Publication Date

Spring 2019

Degree Type

Master's Project

Degree Name

Master of Science (MS)


Computer Science

First Advisor

Thomas Austin

Second Advisor

Mark Stamp

Third Advisor

Philip Heller


Javascript malware detection, HMM, knn, random forest, SVM, naive bayes


Various factors like defects in the operating system, email attachments from unknown sources, downloading and installing a software from non-trusted sites make computers vulnerable to malware attacks. Current antivirus techniques lack the ability to detect metamorphic viruses, which vary the internal structure of the original malware code across various versions, but still have the exact same behavior throughout. Antivirus software typically relies on signature detection for identifying a virus, but code morphing evades signature detection quite effectively.

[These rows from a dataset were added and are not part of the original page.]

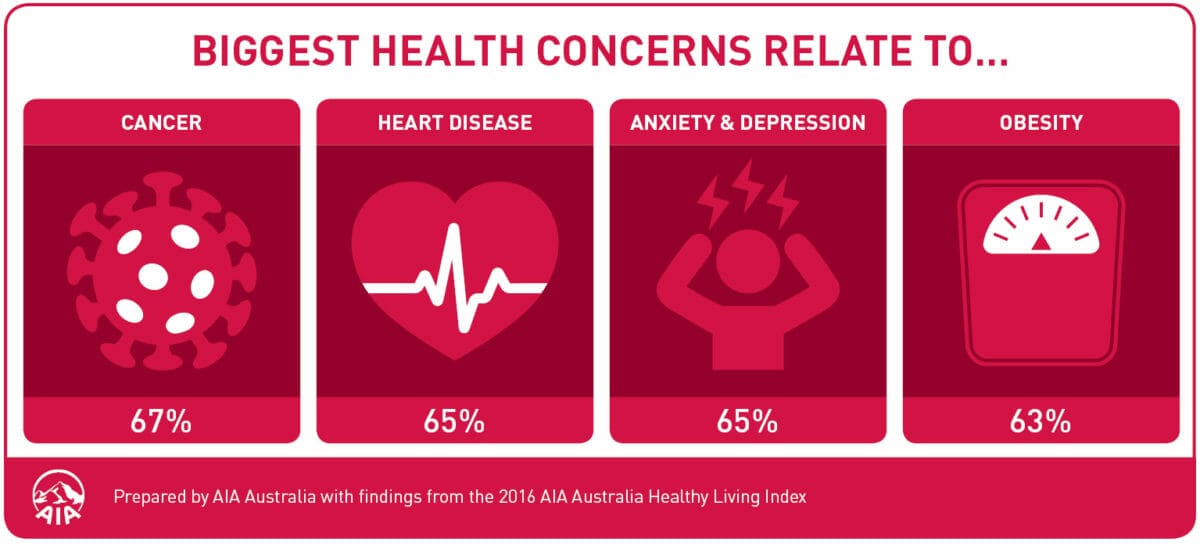 BIGGEST HEALTH CONCERNS RELATE TO...

CANCER

67%

HEART DISEASE

65%

ANXIETY & DEPRESSION

65%

OBESITY

63%

AIA

Prepared by AIA Australia with findings from the 2016 AIA Australia Healthy Living Index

JavaScript is used to generate metamorphic malware by changing the code’s Abstract Syntax Tree without changing the actual functionality, making it very difficult to detect by antivirus software. As JavaScript is prevalent almost everywhere, it becomes an ideal candidate language for spreading malware.

This research aims to detect metamorphic malware using various machine learning models like K Nearest Neighbors, Random Forest, Support Vector Machine, and Naïve Bayes. It also aims to test the effectiveness of various morphing techniques that can be used to reduce the accuracy of the classification model. Thus, this involves improvement on both fronts of generation and detection of the malware helping antivirus software detect morphed codes with better accuracy. In this research, JavaScript based metamorphic engine reduces the accuracy of a trained malware detector. While N-gram frequency based feature vectors give good accuracy results for classifying metamorphic malware, HMM feature vectors provide the best results.